• GIVEN PASSAGE:
+++++

There is usually a silver lining in a crisis situation but you have to be looking for it in order to see it. I understand if you say “How can having cancer be a good thing?” It’s not, but there are many good things that can come out of it if you’re open to receiving them. It took me a long time to see the silver lining in a cancer diagnosis but I’m so grateful I decided to do the work needed to find it.

Simplicity in life has been buried in the trappings of the modern life we knew until a short while ago. Consumerism was rampant, and for the most part it doesn’t provide the satisfaction you expect to gain from it. Living a simpler life helps you get back to the basics of what human beings are all about; the most basic need we all have is to love and be loved. Nothing else can take the place of feeling you’re loved, and loving others enough to feel you belong and you’re connected in this world.

Especially right now when the world is changing so fast, you need something to hang on to, to keep yourself grounded. Who and what do you love? I hope you include yourself in the list of whatever your life is about. The only constant we have on a 24/7 basis is ourselves, our thoughts, our prayers, our hopes; they’re all contained in a body we call our “self”. It looks like we’re in for quite a ride here, so we need to hang on to what will provide stability for us.

+++++

• DATA EXTRACT:
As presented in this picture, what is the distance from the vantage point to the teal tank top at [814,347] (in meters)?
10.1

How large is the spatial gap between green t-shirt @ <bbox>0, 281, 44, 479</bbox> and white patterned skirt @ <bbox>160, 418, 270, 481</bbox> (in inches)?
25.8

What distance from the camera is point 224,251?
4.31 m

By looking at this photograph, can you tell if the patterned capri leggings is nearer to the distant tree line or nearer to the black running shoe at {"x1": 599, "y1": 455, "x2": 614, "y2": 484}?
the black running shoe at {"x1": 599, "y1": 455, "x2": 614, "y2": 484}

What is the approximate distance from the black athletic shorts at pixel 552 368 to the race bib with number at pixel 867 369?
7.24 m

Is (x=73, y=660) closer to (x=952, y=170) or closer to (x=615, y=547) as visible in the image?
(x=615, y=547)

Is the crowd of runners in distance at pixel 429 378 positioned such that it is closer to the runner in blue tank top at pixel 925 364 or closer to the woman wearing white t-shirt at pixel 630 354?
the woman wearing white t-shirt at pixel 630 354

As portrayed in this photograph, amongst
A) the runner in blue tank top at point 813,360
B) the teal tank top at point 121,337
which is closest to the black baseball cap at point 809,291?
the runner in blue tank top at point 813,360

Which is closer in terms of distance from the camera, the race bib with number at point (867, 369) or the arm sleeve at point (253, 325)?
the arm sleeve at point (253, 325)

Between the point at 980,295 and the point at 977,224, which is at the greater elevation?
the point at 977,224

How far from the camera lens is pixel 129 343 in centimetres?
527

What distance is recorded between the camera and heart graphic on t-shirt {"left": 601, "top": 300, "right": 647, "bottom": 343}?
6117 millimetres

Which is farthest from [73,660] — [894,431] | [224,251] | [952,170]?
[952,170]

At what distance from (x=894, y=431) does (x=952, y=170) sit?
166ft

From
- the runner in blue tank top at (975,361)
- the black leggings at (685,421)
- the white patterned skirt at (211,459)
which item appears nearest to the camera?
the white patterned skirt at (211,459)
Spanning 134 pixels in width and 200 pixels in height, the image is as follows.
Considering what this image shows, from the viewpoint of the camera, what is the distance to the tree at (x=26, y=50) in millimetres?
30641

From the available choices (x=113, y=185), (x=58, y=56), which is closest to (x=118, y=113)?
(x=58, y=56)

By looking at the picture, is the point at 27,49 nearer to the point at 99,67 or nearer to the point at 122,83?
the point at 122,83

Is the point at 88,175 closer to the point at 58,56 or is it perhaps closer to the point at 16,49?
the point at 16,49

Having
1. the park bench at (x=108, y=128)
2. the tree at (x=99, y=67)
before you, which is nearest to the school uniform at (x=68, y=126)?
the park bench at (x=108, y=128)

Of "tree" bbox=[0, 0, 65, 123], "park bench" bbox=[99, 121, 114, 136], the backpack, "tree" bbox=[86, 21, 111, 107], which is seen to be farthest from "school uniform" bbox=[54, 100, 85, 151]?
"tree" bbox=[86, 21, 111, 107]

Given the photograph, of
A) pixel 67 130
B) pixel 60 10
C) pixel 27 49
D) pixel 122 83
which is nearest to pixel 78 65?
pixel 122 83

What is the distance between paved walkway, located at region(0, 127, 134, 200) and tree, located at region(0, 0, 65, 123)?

+++++

• PROMPT A:
Summarize the passage in exactly two sentences.
• PROMPT B:
Rewrite the paragraph of the passage beginning "Simplicity in life has been buried" as a bulleted list that keeps its main points.

• ANSWER A:
The passage holds that a crisis such as a cancer diagnosis can bring good things to those who look for them and are open to receiving them. It also argues that a simpler life, free of unsatisfying consumerism, returns people to the basic need to love and be loved, and that in a fast-changing world people should include themselves among what they love, since the self is the only constant they have.

• ANSWER B:
- The trappings of modern life have buried simplicity.
- Consumerism was rampant but generally fails to provide the expected satisfaction.
- A simpler life brings people back to the basics of being human.
- The most basic human need is to love and be loved.
- Nothing replaces feeling loved and loving others enough to feel a sense of belonging and connection.